:: DATA TO PROCESS

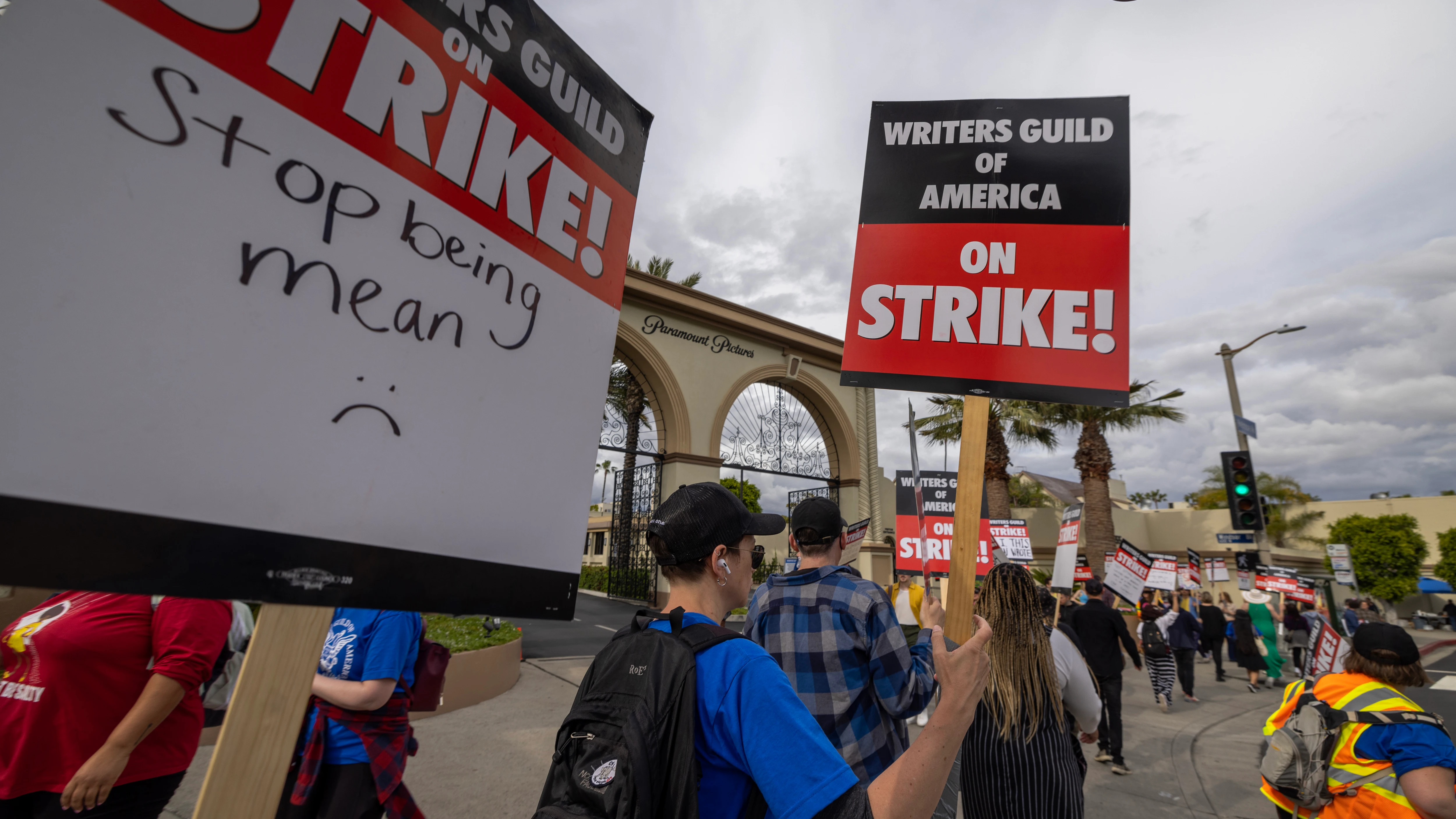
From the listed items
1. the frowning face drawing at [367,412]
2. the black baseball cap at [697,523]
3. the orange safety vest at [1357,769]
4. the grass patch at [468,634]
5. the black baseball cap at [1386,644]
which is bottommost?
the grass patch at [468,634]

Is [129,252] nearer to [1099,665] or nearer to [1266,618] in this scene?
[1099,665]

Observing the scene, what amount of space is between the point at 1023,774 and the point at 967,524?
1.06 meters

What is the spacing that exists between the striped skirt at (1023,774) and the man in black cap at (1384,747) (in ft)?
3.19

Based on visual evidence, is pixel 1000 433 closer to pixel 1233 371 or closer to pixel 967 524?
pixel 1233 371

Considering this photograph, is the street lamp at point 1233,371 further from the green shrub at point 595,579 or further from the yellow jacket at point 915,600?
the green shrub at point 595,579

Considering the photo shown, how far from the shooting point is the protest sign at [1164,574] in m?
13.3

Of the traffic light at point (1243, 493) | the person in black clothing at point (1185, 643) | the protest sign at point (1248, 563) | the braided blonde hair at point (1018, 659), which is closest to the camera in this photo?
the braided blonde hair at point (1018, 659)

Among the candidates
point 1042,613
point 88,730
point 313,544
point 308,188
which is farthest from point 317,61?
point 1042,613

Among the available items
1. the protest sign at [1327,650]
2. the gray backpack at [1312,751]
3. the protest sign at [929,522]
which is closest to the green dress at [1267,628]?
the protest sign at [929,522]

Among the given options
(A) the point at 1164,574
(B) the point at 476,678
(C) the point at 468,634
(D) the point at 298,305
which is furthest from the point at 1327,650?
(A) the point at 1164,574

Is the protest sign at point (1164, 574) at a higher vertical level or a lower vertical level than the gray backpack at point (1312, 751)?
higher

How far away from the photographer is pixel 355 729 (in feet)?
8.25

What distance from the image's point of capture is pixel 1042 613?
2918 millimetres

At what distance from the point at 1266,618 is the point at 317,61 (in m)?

::::

## WHAT IS REQUIRED
Rewrite every row from the one containing "Is the protest sign at point" through the end of the rows, including the requests. Multiply each distance value in the answers by 0.25 and round it to the same number of decimal places as the original, rounding halves up.

## WORKED SOLUTION
Is the protest sign at point (1164, 574) at a higher vertical level or a lower vertical level than the gray backpack at point (1312, 751)?
higher

How far away from the photographer is pixel 355 729 (in feet)?
2.06

What distance from the image's point of capture is pixel 1042 613?
730 millimetres

At what distance from the point at 1266,618 is the point at 317,61 (in m)?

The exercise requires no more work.